With the above said, my existing configurations in machine-1 are:
core-site.xml
<configuration>
<property>
<name>hadoop.tmp.dir</name>
<value>/home1/tmp</value>
<description>A base for other temporary directories
<property>
<name>fs.default.name</name>
<value>hdfs://CP000187:9000</value>
</property>
<property>
<name>hadoop.proxyuser.vasanth.hosts</name>
<value>*</value>
</property>
<property>
<name>hadoop.proxyuser.vasanth.groups</name>
<value>*</value>
</property>
</configuration>
hdfs-site.xml:
<configuration>
<property>
<name>dfs.replication</name>
<value>1</value>
</property>
<property>
<name>dfs.namenode.name.dir</name>
<value>file:/home1/hadoop_data/hdfs/namenode</value>
</property>
<property>
<name>dfs.datanode.data.dir</name>
<value>file:/home1/hadoop_store/hdfs/datanode</value>
</property>
<property>
<name>dfs.permissions</name>
<value>false</value>
</property>
</configuration>
/home1is a disk mounted in machine1.Machine-2 has two disk mounted namely /hdd1 and /hdd2.

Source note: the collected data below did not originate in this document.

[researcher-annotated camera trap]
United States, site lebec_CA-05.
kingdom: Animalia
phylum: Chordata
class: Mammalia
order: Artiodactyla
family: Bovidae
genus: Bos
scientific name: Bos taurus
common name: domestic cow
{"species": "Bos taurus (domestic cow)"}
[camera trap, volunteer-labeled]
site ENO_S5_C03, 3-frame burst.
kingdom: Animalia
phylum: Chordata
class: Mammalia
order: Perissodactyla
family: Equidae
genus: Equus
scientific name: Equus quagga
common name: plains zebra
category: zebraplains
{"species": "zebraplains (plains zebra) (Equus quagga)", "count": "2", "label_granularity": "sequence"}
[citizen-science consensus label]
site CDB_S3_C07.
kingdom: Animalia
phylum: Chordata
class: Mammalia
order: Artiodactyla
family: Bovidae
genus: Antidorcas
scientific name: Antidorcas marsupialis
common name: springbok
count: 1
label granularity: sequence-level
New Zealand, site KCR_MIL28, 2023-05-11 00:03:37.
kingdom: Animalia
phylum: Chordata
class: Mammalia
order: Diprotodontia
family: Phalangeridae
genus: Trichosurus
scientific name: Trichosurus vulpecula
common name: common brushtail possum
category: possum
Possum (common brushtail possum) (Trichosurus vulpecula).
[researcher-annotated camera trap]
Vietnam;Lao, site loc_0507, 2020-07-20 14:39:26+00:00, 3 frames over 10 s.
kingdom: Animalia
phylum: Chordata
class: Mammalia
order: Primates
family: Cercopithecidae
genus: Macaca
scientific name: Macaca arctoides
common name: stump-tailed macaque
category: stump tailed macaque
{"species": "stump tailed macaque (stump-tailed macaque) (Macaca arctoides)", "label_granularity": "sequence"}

Now, what should i specify in hdfs-site.xml on the new machine(machine-2) to make use of both hdd1 and hdd2?
should the value of dfs.data.dir of all nodes needs to be same?
Is the dfs.namenode.name.dir property required on hdfs-site.xml on machine2(since it is not a name node)?
My simplified question is it mandatory to replicate the master node configuration files in slave nodes also? Please help me out on this..